# Exercise requirements
Rewrite every line below as a numbered list, omitting any blank lines. Leave the pictures out of the output.

Source material Start Marker

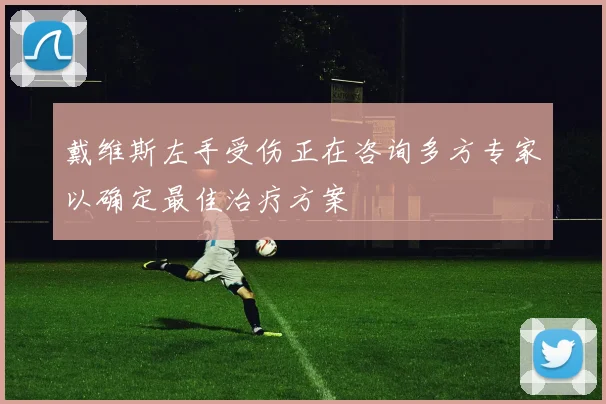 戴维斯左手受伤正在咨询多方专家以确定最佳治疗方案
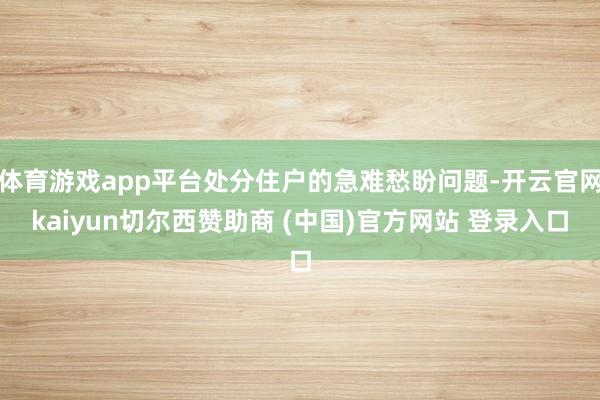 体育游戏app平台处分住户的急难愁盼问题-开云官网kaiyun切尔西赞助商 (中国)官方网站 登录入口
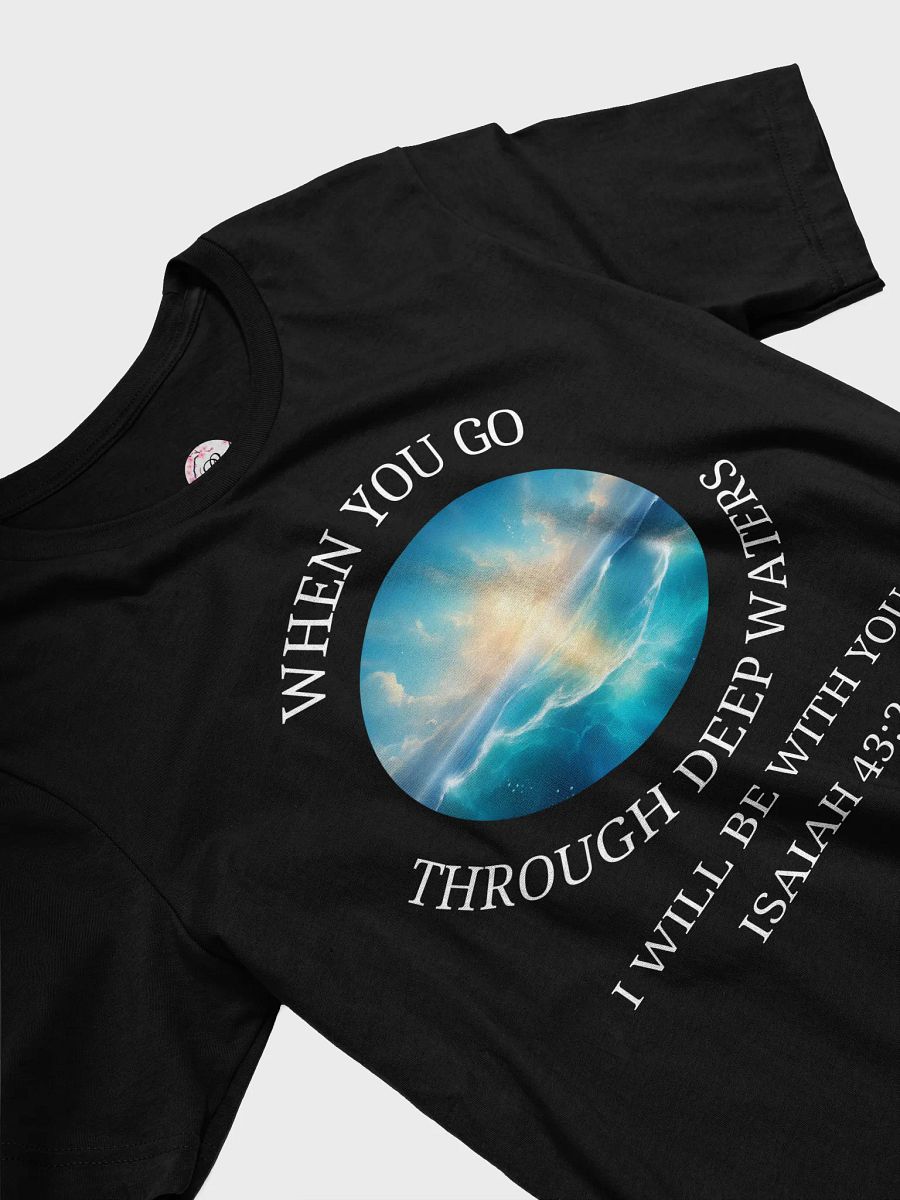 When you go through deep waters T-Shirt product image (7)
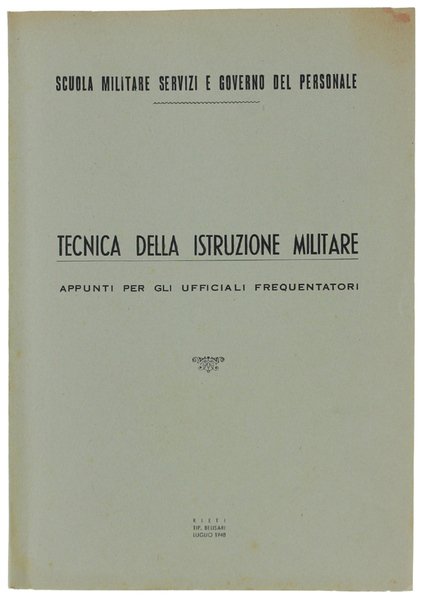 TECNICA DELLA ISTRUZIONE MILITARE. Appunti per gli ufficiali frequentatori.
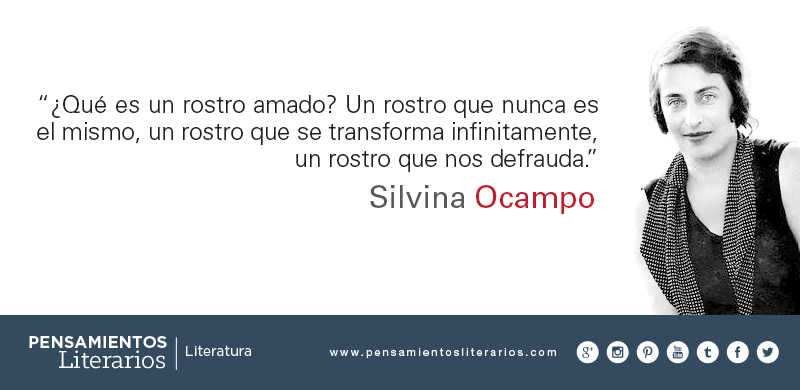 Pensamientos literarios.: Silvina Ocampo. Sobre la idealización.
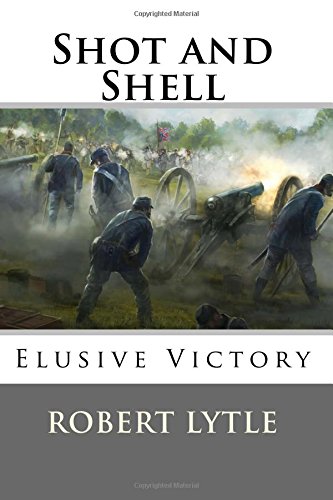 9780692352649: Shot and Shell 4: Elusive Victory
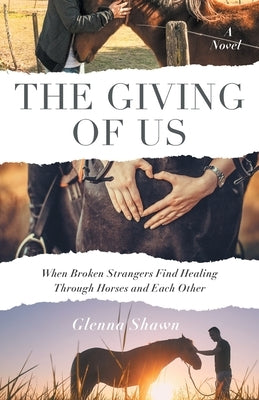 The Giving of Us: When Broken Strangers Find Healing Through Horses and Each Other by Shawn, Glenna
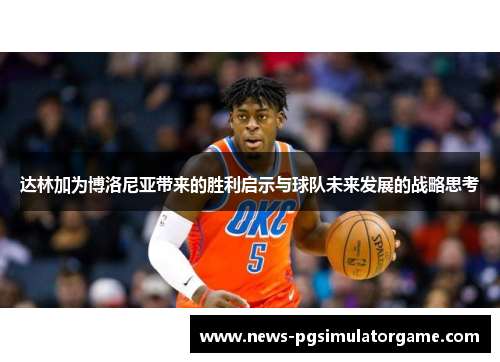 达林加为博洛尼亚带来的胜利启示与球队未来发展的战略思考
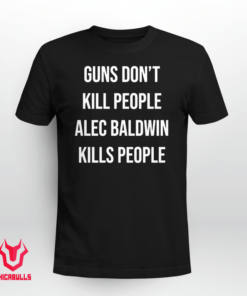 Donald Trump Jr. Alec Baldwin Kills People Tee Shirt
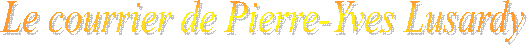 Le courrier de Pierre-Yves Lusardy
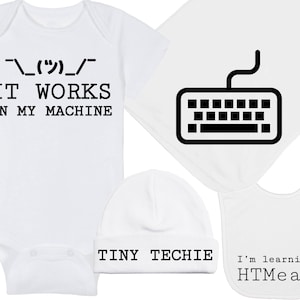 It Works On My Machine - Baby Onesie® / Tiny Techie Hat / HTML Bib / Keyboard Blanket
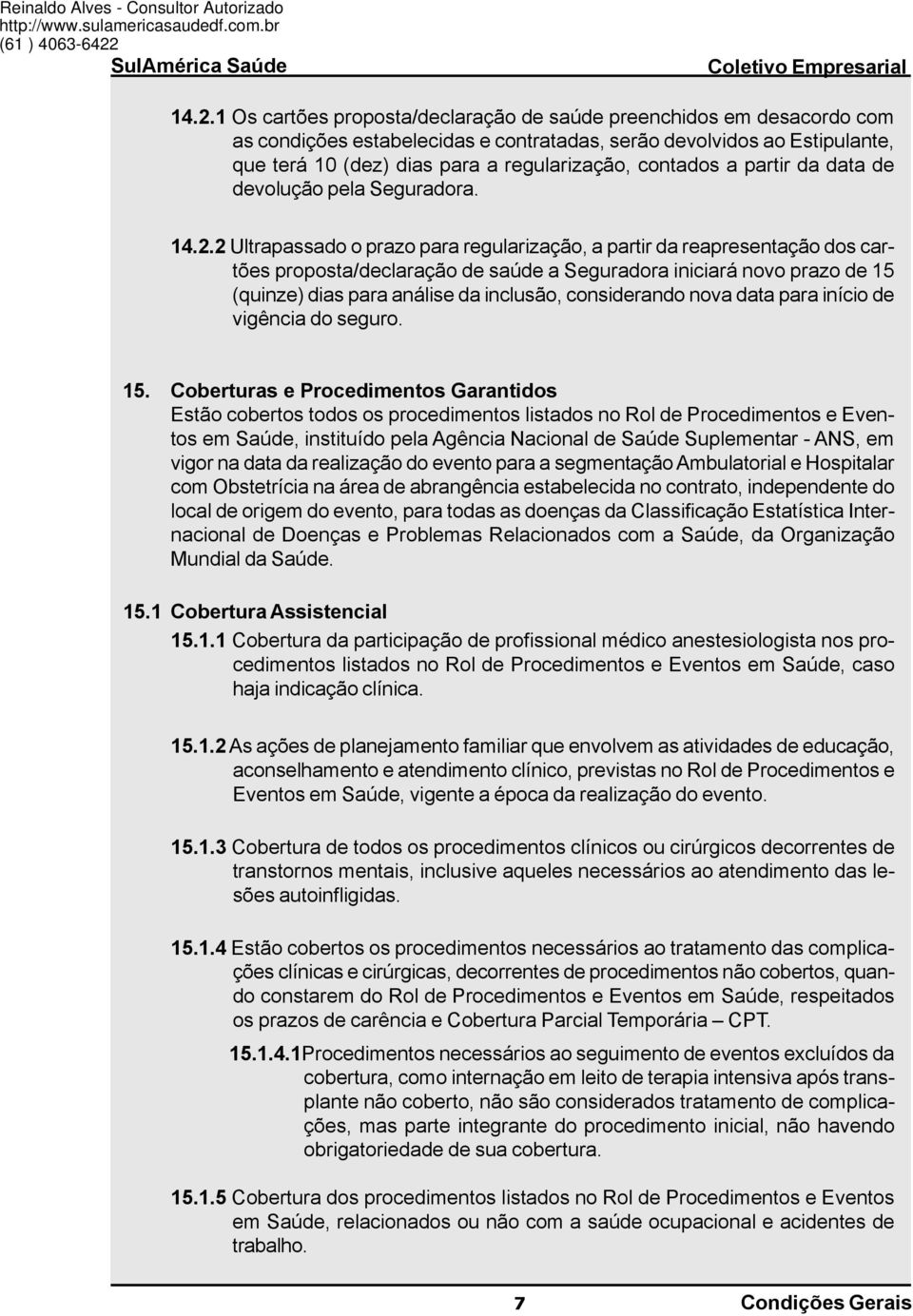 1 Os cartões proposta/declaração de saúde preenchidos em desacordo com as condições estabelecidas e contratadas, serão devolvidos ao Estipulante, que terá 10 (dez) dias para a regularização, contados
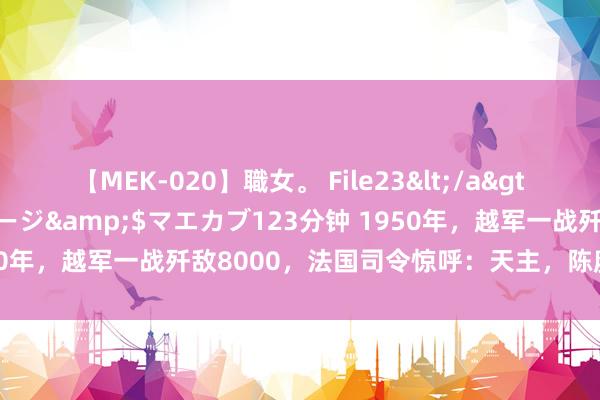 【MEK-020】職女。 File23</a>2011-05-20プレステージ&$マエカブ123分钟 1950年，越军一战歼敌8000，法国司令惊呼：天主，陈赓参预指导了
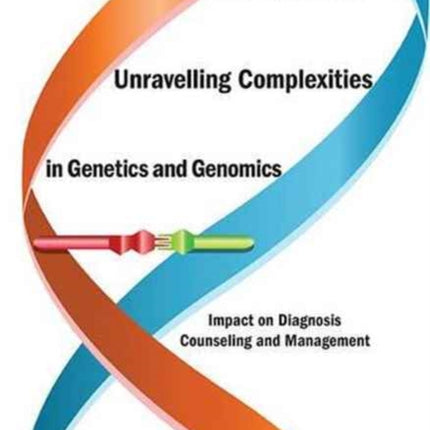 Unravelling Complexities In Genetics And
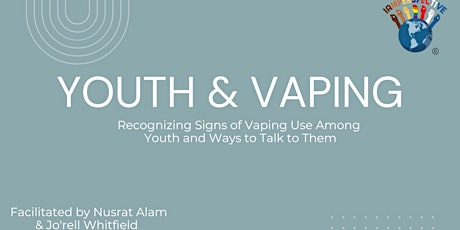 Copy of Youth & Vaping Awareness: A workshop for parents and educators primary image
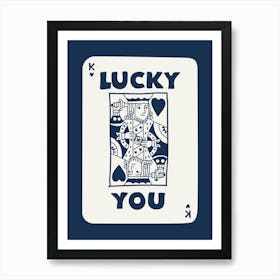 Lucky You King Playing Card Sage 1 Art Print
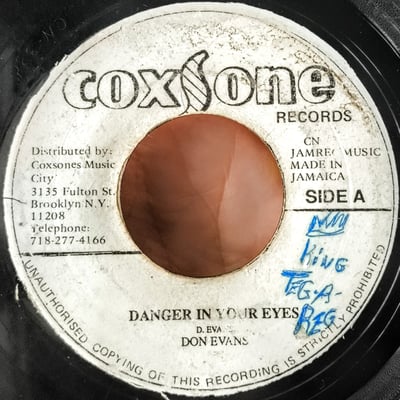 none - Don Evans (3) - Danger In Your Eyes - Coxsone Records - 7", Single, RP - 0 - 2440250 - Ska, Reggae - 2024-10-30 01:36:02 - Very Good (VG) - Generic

Source material End Marker

# The completed task
1.  戴维斯左手受伤正在咨询多方专家以确定最佳治疗方案
2.  体育游戏app平台处分住户的急难愁盼问题-开云官网kaiyun切尔西赞助商 (中国)官方网站 登录入口
3.  When you go through deep waters T-Shirt product image (7)
4.  TECNICA DELLA ISTRUZIONE MILITARE. Appunti per gli ufficiali frequentatori.
5.  Pensamientos literarios.: Silvina Ocampo. Sobre la idealización.
6.  9780692352649: Shot and Shell 4: Elusive Victory
7.  The Giving of Us: When Broken Strangers Find Healing Through Horses and Each Other by Shawn, Glenna
8.  达林加为博洛尼亚带来的胜利启示与球队未来发展的战略思考
9.  Donald Trump Jr. Alec Baldwin Kills People Tee Shirt
10.  Le courrier de Pierre-Yves Lusardy
11.  It Works On My Machine - Baby Onesie® / Tiny Techie Hat / HTML Bib / Keyboard Blanket
12.  1 Os cartões proposta/declaração de saúde preenchidos em desacordo com as condições estabelecidas e contratadas, serão devolvidos ao Estipulante, que terá 10 (dez) dias para a regularização, contados
13.  【MEK-020】職女。 File23</a>2011-05-20プレステージ&$マエカブ123分钟 1950年，越军一战歼敌8000，法国司令惊呼：天主，陈赓参预指导了
14.  Unravelling Complexities In Genetics And
15.  Copy of Youth & Vaping Awareness: A workshop for parents and educators primary image
16.  Lucky You King Playing Card Sage 1 Art Print
17.  none - Don Evans (3) - Danger In Your Eyes - Coxsone Records - 7", Single, RP - 0 - 2440250 - Ska, Reggae - 2024-10-30 01:36:02 - Very Good (VG) - Generic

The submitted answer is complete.